|Central coordinates||38o 17.00' East 7o 12.00' North|
|Altitude||2,020 - 2,120m|
|Year of IBA assessment||2001|
Ornithological information See Box for key species. Among the 191 bird species recorded from the sanctuary are nine Afrotropical Highlands biome species, four Somali–Masai biome species, and two globally threatened species, of which one is Aquila clanga. Birds of particular note include Mycteria ibis, Bostrychia carunculata, Gyps africanus, Circaetus gallicus, Terathopius ecaudatus, Melierax metabates, Buteo rufinus, Aquila pomarina, Accipiter castanilius (representing probably the first Ethiopian record), Numida meleagris, Ardeotis kori and Eupodotis melanogaster (common).
Site description Senkele Sanctuary is in East Shoa Zone, 53 km south of Shashemene, and c.300 km south of Addis Ababa. The vegetation in the sanctuary is best described as montane savanna, and comprises various different habitat associations such as savanna woodland, natural grassland (with fewer trees and shrubs) and, in the valleys, rich shrubland. In the surrounding area, livestock and crop production are the major sources of income. The Sanctuary is the only available grazing land in the Zone, and over 10,000 cattle depend on the area during the rainy season. The resultant reduction in space and the poor quality of grazing land have forced the livestock and native mammals to compete. It has also compromised the integrity of feeding and breeding habitats for many bird species. Since the early 1990s, a large portion of the Sanctuary has been cultivated under maize Zea mays and beans Phaseolus vulgaris, which has severely reduced the amount of land available to wildlife.
|Species||Season||Period||Population estimate||Quality of estimate||IBA Criteria||IUCN Category|
|Pallid Harrier Circus macrourus||passage||-||present [units unknown]||-||A1||Near Threatened|
|Protected area||Designation||Area (ha)||Relationship with IBA||Overlap with IBA (ha)|
|Senkelle Swayne's Hartebeest||Sanctuary||5,400||protected area contains site||3,640|
|Land-use||Extent (% of site)|
|nature conservation and research||-|
Other biodiversity None known. However, the Senkele Sanctuary was established to conserve the threatened endemic subspecies Alcephalus buselaphus swaynei (EN), which is present along with populations of at least 37 other mammal species.

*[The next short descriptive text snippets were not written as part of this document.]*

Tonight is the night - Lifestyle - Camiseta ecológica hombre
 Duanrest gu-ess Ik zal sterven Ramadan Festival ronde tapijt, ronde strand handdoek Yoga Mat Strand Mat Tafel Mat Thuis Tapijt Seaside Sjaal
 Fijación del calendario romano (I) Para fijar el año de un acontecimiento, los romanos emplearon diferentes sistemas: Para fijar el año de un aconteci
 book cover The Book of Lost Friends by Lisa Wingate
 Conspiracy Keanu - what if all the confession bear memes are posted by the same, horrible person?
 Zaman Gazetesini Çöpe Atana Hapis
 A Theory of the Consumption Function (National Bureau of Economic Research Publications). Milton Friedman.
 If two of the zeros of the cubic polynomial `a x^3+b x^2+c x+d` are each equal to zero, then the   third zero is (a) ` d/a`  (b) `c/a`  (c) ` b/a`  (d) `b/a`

Management considerations During the 1990s, the area came under increasing human pressure, significantly impacting the habitat available to the native wildlife. Many new settlements (over 1,400 huts) have been established in and immediately around the Sanctuary. Although efforts have been made to prevent habitat loss, a lack of law enforcement, the volatile political conditions and a lack of alternatives available to the local people have resulted in continuing encroachment and habitat conversion. Local people cut shrubs and trees (e.g. Acacia spp., Terminalia glaucescens, Albizia schimperiana) for house construction and firewood. In July 1999, over 100 women (each with a donkey) were seen collecting firewood from inside the Sanctuary, an activity that apparently occurs on two days each week. The dominant grass species, Pennisetum schimperi, is harvested for use in house construction. The protected status of this Sanctuary urgently needs upgrading within the government system. Recommendations have been made to establish a more effective, multiple-use system of wildlife conservation and human land-use. Zoning within the Sanctuary has been proposed as follows: a wildlife zone reserved for the exclusive use of the wildlife, and within which there is no human utilization of the resources; a grazing zone where limited grazing would be allowed during the wet season; a sylvi-pastoral zone for limited grazing and limited utilization of the woody vegetation; and a buffer zone between the Sanctuary and the surrounding crop land.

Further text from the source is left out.